Guru Besar UGM Masuk 10 Tokoh Berpengaruh Dunia, Dapat Julukan Sebagai Komandan Nyamuk
"Mosquito Commander" atau "Komandan Nyamuk". Begitulah Nature menjuluki Prof Adi Utarini dalam artikel yang dirilis pada 15 Desember 2020 itu
Penulis: Maruti Asmaul Husna | Editor: Ikrob Didik Irawan
"Nanti kamu akan ditulis dalam artikel termasuk 10 yang apa itu, tapi tolong jangan bilang dulu ke yang lain, tunggu Nature mengeluarkan artikelnya itu dulu. Begitu kata mereka," ungkap Uut.
"Sepertinya mereka sendiri berdiskusi lalu merilis nama-nama itu. Bukan kami yang mengajukan atau kompetisi. Banyak yang tanya ke saya, kok bisa, ya saya juga enggak ngerti, tanya saja sama Nature. Tidak ada proses dalam tanda petik yang istimewa," sambungnya.
Atas apresiasi tersebut, Uut mengungkapkan, tentu ada rasa syukur yang sangat besar karena ini penghargaan luar biasa untuk penelitian.
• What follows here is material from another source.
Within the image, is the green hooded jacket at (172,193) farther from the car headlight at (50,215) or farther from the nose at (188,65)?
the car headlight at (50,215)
Namun, ia tak pernah menganggap hal ini sebagai penghargaan atas dirinya pribadi. Melainkan ini merupakan apresiasi kepada tim peneliti WMP Yogyakarta.

"Saya enggak pernah menganggap ini sebagai penghargaan pribadi. Ini adalah apresiasi untuk seluruh tim penelitian World Mosquito Program Yogyakarta karena saya itu ya mungkin cuma, ya memang harus ada yang mewakili. Ini apresiasi untuk seluruh tim, masyarakat Yogyakarta, pemerintah daerah, Pak Gubernur. Sejak awal merekalah yang membuka pintu, kalau mereka tidak membuka pintu itu kami peneliti juga tidak bisa apa-apa," tutur Uut.
Wanita yang pernah menjabat sebagai Anggota Dewan Riset Nasional Kementerian Riset, Teknologi, dan Pendidikan Tinggi tahun 2015-2017 ini menuturkan, masyarakat dan pemerintah daerah (Pemda) telah menaruh kepercayaan yang begitu besar kepada UGM dan tim WMP Yogyakarta, oleh sebab itu Uut dan peneliti lainnya dapat berada sampai saat ini.
"Siapa yang hebat? Yang hebat ya masyarakatnya itu. Itu yang luar biasa," ungkap istri dari almarhum Prof Iwan Dwiprahasto ini.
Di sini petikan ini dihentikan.